Le dialogue parlé, mis tout entier en musique, parut trop long, malgré les précautions que j’avais prises pour le rendre aussi rapide que possible. Jamais je ne pus faire abandonner aux acteurs leur manière lente, lourde et emphatique de chanter le récitatif; et dans les scènes entre Max et Gaspard principalement, le débit musical de leur conversation essentiellement simple et familière, avait toute la pompe et la solennité d’une scène de tragédie lyrique. Cela nuisit un peu à l’effet général du Freischütz, qui néanmoins obtint un éclatant succès. Je ne voulus pas être nommé comme auteur de ces récitatifs, où les artistes et les critiques trouvèrent pourtant des qualités dramatiques, un mérite spécial, celui du style, qui, disaient-ils, s’harmonisait parfaitement avec le style de Weber, et une réserve dans l’instrumentation que mes ennemis eux-mêmes furent forcés de reconnaître.

▶ [À FAIRE]:
(a) Retranscrivez l'extrait sur le Freischütz en commençant par « Le dialogue parlé, mis » et en terminant par « forcés de reconnaître. ».
(b) Condensez sous forme de liste le paragraphe de l'extrait sur le Freischütz qui commence par « Le dialogue parlé, mis tout entier en musique ».
(c) Répondez brièvement d'après l'extrait sur le Freischütz :
(i) Entre quels personnages se déroulent principalement les scènes où le récitatif prenait la solennité d'une tragédie lyrique ?
(ii) Quel succès le Freischütz obtint-il ?
(iii) Qu'est-ce que les ennemis de l'auteur des récitatifs furent forcés de reconnaître ?
Les lignes ci-après proviennent d'une autre source que l'extrait.

▶ [SECTION DES DONNÉES]:

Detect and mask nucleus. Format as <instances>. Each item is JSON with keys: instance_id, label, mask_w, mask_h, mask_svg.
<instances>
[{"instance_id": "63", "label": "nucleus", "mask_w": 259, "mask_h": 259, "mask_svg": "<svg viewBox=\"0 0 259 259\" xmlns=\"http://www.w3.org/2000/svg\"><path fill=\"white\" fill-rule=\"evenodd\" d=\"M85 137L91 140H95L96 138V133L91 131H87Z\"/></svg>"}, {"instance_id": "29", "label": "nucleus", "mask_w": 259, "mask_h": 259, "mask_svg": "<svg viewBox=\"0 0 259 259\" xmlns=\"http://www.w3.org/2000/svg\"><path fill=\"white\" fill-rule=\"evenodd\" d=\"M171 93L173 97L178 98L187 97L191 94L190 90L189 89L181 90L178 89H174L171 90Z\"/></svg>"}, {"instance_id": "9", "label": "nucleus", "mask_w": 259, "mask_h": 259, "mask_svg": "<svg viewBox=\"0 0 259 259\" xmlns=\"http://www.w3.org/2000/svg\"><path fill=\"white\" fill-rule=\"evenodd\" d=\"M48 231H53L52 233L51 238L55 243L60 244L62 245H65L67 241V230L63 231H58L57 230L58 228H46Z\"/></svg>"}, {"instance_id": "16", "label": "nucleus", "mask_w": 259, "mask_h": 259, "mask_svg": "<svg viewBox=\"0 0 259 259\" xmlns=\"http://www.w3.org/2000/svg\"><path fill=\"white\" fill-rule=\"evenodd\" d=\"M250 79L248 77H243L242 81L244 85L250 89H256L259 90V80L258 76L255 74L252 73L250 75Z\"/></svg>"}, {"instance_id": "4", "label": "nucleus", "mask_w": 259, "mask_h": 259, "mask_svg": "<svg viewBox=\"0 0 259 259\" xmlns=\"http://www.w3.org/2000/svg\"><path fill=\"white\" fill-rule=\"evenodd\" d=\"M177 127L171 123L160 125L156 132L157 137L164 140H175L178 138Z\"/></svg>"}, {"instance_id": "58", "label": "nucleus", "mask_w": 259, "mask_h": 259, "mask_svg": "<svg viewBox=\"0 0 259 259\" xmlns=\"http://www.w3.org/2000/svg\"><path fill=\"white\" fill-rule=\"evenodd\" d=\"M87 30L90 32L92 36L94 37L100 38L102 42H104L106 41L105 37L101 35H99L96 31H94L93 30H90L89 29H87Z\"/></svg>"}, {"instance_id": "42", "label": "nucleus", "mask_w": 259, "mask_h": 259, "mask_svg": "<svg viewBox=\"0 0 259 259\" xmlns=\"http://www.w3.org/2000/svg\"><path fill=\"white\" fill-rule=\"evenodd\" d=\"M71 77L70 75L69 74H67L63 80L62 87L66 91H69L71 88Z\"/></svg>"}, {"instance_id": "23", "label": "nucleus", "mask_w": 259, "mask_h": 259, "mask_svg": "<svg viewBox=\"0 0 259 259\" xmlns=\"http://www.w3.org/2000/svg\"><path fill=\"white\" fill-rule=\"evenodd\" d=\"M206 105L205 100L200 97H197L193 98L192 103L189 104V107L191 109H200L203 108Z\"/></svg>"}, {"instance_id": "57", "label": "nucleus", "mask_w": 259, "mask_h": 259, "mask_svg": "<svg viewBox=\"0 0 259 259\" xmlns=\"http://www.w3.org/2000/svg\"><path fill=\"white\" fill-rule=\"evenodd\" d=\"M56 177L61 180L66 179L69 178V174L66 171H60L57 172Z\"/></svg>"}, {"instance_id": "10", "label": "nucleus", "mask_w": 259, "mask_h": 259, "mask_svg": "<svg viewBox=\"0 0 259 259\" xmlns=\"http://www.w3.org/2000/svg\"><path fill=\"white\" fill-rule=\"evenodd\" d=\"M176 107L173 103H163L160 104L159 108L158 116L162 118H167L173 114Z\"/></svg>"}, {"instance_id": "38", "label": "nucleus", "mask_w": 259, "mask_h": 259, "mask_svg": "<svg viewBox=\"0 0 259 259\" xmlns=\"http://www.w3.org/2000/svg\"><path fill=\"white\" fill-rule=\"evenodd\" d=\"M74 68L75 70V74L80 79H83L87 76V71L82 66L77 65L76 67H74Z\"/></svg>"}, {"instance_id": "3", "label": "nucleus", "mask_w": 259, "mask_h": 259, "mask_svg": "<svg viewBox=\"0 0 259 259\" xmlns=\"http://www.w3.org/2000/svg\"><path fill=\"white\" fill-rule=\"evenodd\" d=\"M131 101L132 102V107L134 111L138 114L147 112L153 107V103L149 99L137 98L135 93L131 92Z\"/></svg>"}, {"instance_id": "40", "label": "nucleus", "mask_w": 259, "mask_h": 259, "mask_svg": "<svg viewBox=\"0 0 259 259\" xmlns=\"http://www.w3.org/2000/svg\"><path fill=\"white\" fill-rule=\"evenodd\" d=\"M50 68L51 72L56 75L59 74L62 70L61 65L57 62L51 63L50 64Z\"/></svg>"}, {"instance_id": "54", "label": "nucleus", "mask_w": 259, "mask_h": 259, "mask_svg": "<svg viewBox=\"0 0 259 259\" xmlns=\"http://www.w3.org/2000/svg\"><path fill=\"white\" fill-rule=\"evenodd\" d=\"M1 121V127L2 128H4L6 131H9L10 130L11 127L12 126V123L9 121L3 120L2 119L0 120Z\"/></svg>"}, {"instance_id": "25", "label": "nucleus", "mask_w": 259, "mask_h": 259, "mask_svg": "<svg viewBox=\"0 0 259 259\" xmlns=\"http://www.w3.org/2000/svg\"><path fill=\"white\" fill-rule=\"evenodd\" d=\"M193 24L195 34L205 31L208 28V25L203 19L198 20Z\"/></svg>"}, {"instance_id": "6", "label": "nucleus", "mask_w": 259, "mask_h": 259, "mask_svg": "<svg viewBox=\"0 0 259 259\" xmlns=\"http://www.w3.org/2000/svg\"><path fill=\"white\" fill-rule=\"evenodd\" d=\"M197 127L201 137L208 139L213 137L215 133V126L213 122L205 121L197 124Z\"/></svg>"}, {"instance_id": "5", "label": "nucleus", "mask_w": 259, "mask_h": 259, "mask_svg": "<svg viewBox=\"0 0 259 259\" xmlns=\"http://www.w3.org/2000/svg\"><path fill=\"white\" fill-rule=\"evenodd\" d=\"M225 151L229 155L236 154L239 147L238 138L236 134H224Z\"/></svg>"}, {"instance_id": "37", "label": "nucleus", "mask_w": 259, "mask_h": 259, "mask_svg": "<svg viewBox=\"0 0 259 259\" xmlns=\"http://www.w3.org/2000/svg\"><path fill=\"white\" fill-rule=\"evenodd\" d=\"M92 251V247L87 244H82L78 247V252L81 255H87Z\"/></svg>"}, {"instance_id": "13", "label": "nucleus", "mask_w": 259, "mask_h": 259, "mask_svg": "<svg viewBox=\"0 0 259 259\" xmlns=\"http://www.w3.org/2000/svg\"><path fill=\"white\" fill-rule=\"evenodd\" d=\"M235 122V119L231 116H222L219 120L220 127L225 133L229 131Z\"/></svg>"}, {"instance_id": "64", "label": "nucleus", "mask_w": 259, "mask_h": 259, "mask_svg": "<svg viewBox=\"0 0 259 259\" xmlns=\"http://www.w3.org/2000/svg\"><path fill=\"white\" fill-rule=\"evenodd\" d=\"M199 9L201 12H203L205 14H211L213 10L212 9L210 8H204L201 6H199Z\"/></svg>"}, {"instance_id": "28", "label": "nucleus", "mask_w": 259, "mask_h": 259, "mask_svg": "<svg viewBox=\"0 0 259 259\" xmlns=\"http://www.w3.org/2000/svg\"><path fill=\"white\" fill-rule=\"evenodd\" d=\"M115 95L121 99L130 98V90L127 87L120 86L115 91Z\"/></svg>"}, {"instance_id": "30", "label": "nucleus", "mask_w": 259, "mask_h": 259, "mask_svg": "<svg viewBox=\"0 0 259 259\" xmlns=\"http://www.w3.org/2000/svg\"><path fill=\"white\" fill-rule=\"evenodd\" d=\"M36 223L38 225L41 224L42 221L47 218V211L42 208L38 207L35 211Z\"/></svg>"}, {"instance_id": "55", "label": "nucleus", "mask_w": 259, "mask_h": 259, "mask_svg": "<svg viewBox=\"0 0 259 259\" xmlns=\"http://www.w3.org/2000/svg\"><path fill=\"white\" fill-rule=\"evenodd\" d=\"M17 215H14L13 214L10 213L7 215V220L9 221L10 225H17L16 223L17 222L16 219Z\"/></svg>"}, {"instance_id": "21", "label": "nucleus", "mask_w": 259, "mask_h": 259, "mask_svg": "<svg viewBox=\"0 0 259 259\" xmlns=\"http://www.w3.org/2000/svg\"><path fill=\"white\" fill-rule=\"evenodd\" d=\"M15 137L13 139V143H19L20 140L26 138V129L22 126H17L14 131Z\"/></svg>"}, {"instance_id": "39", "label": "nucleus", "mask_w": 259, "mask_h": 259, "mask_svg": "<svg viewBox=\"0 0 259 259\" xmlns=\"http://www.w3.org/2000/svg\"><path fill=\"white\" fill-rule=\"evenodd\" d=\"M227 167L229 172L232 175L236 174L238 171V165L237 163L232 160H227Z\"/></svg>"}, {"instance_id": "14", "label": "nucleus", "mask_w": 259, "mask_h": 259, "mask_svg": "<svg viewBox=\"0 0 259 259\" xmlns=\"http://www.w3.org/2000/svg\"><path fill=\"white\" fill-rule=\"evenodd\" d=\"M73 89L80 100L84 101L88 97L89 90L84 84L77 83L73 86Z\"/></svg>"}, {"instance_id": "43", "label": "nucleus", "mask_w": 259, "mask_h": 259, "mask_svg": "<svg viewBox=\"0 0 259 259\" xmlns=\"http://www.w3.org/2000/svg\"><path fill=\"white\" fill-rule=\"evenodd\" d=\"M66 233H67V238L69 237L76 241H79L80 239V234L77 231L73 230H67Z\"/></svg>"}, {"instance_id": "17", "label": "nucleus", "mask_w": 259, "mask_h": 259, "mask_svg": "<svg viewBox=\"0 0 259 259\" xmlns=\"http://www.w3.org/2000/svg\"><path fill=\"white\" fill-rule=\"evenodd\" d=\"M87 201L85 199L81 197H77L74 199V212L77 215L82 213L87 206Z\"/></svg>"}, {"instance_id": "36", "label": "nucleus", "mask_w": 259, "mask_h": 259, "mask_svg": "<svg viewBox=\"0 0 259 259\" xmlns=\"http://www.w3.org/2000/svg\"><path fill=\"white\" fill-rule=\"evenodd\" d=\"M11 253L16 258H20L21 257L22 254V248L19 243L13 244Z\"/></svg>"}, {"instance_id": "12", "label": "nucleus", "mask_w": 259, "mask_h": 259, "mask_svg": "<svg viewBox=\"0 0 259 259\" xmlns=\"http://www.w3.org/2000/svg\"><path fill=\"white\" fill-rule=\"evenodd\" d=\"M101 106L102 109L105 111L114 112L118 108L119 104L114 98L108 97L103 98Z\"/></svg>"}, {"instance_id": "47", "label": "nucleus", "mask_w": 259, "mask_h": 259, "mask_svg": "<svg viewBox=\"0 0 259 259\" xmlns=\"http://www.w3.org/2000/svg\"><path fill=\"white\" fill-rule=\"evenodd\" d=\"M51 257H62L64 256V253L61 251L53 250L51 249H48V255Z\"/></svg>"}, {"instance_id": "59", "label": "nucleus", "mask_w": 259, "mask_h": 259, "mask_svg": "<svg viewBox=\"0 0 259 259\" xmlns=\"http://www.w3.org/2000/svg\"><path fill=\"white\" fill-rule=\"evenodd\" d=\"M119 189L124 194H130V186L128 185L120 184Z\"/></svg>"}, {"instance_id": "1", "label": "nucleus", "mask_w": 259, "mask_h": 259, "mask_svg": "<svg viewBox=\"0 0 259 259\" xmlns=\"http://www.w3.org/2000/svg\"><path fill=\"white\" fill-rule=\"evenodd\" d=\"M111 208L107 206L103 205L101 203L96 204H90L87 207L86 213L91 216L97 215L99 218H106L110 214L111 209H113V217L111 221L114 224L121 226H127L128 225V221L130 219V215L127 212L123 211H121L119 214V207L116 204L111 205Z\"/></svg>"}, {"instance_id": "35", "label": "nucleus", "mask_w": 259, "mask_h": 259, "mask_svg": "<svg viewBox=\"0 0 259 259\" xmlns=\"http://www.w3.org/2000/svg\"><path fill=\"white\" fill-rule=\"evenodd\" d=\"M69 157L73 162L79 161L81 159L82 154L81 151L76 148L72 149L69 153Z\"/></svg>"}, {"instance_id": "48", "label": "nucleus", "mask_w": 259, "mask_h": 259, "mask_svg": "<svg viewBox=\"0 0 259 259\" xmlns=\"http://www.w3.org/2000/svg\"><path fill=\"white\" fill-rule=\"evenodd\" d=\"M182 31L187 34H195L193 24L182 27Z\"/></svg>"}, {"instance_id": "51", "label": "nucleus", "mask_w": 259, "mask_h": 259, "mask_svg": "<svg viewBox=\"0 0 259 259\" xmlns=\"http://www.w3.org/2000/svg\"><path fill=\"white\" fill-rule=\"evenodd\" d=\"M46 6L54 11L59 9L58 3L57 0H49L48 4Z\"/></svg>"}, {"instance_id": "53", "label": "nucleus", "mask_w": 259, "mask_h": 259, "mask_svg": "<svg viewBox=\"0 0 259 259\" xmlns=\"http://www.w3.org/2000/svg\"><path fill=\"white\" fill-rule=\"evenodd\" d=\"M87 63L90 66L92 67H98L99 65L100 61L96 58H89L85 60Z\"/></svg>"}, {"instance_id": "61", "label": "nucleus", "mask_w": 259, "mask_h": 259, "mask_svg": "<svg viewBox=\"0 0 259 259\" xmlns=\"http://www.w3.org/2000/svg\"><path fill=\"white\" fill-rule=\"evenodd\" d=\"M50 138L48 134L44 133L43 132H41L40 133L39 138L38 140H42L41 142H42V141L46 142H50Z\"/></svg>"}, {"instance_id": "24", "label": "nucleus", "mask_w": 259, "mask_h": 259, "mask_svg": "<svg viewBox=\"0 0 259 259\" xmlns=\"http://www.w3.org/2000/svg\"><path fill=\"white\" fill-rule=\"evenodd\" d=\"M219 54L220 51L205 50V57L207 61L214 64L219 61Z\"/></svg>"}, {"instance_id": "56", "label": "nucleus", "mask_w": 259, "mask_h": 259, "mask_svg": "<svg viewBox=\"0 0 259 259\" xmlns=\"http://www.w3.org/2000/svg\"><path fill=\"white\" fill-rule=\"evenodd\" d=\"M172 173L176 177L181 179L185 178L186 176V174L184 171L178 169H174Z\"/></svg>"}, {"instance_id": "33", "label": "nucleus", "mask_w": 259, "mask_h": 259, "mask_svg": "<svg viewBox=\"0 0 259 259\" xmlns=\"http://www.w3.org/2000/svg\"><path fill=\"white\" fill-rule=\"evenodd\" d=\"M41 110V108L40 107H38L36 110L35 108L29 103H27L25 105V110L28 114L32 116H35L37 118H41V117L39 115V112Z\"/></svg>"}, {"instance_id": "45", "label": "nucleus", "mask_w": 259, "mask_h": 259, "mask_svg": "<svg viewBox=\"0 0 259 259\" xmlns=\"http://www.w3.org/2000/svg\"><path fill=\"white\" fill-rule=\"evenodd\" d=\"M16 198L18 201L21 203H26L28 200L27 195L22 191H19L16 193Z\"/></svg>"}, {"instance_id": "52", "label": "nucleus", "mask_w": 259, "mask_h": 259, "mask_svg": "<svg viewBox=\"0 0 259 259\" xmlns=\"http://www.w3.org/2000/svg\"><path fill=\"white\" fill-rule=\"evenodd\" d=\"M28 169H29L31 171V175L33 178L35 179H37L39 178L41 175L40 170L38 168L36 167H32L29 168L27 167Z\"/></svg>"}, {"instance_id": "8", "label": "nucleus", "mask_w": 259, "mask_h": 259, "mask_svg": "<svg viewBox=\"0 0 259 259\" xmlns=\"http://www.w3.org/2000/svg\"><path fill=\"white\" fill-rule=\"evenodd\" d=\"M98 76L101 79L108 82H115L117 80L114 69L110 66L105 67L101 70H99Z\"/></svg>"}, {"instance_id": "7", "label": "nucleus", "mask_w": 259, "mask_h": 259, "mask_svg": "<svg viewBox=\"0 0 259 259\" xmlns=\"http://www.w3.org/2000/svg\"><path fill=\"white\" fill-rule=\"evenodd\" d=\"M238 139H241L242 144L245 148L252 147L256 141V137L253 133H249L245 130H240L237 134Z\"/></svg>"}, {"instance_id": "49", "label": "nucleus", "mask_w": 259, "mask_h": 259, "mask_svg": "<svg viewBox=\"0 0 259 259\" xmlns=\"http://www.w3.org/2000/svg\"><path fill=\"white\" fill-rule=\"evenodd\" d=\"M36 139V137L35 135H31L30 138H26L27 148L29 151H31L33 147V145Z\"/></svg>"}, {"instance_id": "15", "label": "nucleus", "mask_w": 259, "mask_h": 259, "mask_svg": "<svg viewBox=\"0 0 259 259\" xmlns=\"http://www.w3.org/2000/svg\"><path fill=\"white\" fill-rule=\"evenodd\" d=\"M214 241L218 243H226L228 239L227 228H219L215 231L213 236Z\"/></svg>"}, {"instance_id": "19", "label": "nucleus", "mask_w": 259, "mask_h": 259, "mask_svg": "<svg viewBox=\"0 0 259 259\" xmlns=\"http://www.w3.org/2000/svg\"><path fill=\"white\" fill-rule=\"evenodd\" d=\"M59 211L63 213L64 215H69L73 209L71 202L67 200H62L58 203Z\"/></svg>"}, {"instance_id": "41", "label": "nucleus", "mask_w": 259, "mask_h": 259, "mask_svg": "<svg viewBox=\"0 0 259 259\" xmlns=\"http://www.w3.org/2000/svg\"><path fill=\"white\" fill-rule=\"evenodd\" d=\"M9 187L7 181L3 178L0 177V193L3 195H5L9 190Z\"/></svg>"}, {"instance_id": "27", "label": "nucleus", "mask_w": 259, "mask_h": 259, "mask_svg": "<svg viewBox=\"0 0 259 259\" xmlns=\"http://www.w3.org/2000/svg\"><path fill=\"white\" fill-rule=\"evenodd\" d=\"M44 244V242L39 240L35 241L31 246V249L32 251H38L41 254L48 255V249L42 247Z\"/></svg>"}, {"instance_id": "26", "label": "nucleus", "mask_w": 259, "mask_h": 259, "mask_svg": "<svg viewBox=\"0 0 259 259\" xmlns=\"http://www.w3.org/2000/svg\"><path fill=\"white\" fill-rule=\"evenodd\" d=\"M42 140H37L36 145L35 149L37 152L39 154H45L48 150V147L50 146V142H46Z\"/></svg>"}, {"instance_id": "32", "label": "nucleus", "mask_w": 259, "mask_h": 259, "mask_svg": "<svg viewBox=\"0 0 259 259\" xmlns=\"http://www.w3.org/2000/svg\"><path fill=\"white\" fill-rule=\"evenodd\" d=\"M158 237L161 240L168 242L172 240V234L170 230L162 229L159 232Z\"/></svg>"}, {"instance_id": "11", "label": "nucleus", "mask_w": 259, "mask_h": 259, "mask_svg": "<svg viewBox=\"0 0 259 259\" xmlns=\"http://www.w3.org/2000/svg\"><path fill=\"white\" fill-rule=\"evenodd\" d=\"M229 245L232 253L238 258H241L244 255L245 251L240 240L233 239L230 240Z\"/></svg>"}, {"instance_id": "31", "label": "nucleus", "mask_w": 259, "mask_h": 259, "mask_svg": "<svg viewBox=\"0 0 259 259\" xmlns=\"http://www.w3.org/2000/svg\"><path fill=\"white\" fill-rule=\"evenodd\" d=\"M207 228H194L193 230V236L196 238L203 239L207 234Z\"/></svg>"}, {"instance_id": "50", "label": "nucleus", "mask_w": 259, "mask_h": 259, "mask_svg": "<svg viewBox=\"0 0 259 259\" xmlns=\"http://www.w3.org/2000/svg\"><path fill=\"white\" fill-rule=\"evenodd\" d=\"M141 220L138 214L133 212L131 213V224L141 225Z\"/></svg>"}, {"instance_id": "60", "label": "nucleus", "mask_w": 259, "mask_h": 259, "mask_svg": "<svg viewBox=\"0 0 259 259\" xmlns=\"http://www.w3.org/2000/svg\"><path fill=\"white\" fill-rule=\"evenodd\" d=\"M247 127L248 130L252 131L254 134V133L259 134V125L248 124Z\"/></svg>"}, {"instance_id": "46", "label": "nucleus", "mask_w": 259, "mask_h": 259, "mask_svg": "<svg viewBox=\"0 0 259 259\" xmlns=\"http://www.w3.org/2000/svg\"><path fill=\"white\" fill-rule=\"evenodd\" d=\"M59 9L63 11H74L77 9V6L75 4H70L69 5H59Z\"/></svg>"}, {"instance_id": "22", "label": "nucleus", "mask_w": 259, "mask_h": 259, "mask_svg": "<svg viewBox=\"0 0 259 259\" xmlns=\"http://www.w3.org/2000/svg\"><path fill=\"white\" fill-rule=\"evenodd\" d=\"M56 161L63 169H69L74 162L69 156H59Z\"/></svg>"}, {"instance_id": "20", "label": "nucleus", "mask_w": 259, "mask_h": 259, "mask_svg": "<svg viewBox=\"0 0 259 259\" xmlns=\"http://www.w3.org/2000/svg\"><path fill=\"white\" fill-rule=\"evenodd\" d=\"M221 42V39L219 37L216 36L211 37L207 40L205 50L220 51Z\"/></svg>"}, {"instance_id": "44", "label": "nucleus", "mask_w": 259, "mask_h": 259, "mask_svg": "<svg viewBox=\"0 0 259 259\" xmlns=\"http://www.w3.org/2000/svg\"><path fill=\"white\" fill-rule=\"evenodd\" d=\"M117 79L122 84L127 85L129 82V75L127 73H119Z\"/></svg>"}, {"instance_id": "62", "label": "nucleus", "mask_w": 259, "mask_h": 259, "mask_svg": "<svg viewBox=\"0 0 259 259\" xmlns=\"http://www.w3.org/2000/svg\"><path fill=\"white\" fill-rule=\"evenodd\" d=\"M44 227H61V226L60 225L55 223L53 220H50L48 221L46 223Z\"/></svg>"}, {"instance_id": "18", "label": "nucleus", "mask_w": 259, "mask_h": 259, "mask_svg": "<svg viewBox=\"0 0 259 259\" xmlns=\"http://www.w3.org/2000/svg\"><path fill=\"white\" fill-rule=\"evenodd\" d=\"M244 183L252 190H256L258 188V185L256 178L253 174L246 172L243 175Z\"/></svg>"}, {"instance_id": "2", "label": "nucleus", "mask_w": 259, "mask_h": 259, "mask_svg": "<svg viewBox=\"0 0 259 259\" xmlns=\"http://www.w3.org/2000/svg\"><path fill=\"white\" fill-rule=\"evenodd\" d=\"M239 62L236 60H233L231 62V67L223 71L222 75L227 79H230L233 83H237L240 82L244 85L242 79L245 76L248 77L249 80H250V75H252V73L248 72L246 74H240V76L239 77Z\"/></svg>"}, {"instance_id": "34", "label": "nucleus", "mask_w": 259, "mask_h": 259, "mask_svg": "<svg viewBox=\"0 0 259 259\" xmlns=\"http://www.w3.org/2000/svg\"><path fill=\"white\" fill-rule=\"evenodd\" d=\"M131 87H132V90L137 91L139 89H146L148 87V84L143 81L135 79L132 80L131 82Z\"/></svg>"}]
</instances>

▶ [RÉPONSES PAR TÂCHE]:
(a)
Le dialogue parlé, mis tout entier en musique, parut trop long, malgré les précautions que j’avais prises pour le rendre aussi rapide que possible. Jamais je ne pus faire abandonner aux acteurs leur manière lente, lourde et emphatique de chanter le récitatif; et dans les scènes entre Max et Gaspard principalement, le débit musical de leur conversation essentiellement simple et familière, avait toute la pompe et la solennité d’une scène de tragédie lyrique. Cela nuisit un peu à l’effet général du Freischütz, qui néanmoins obtint un éclatant succès. Je ne voulus pas être nommé comme auteur de ces récitatifs, où les artistes et les critiques trouvèrent pourtant des qualités dramatiques, un mérite spécial, celui du style, qui, disaient-ils, s’harmonisait parfaitement avec le style de Weber, et une réserve dans l’instrumentation que mes ennemis eux-mêmes furent forcés de reconnaître.

(b)
- Le dialogue parlé, entièrement mis en musique, parut trop long malgré les efforts pour l'accélérer.
- Les acteurs gardèrent une manière lente, lourde et emphatique de chanter le récitatif.
- Dans les scènes entre Max et Gaspard surtout, une conversation simple et familière prit la pompe d'une tragédie lyrique.
- Cela nuisit un peu à l'effet général, mais le Freischütz obtint un éclatant succès.
- L'auteur des récitatifs refusa d'être nommé.
- Artistes et critiques y virent pourtant des qualités dramatiques, un style en harmonie avec celui de Weber et une réserve dans l'instrumentation, reconnue même par les ennemis de l'auteur.

(c)
(i) Entre Max et Gaspard.
(ii) Un éclatant succès.
(iii) Une réserve dans l'instrumentation.